__Work to be completed__.
Go through the entries below and copy every line that holds the word "genus".

__Supplied entries__.
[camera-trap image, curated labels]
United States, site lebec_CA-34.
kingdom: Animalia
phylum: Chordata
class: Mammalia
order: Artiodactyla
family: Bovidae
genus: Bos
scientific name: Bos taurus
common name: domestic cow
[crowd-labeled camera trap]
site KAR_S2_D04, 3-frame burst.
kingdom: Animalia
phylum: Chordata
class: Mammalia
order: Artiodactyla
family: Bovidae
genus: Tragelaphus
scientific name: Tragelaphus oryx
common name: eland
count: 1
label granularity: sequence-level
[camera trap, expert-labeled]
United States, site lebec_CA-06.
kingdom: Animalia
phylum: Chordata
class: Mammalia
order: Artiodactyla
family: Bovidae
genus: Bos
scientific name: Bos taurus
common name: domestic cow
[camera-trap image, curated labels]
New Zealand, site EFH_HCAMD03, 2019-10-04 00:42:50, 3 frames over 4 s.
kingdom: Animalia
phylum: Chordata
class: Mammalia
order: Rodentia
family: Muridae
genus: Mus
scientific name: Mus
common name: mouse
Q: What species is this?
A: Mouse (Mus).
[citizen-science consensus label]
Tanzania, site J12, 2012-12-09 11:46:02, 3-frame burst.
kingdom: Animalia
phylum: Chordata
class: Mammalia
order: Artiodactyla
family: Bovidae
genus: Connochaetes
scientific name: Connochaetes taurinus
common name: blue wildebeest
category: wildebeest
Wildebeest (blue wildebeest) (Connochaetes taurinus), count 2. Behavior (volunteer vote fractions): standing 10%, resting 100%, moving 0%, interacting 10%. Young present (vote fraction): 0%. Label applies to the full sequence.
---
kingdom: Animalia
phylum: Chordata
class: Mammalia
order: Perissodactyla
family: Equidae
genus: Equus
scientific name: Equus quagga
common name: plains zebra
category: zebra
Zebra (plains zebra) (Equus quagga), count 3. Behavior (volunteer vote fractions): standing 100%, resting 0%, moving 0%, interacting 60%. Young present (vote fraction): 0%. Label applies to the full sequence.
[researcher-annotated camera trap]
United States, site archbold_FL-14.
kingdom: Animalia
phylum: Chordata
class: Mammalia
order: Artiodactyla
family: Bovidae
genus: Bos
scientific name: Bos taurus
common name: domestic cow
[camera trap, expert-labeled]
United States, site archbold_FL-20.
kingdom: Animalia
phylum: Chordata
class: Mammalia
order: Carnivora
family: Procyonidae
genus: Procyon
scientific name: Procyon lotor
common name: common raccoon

__Exercise output__.
genus: Bos
genus: Tragelaphus
genus: Bos
genus: Mus
genus: Connochaetes
genus: Equus
genus: Bos
genus: Procyon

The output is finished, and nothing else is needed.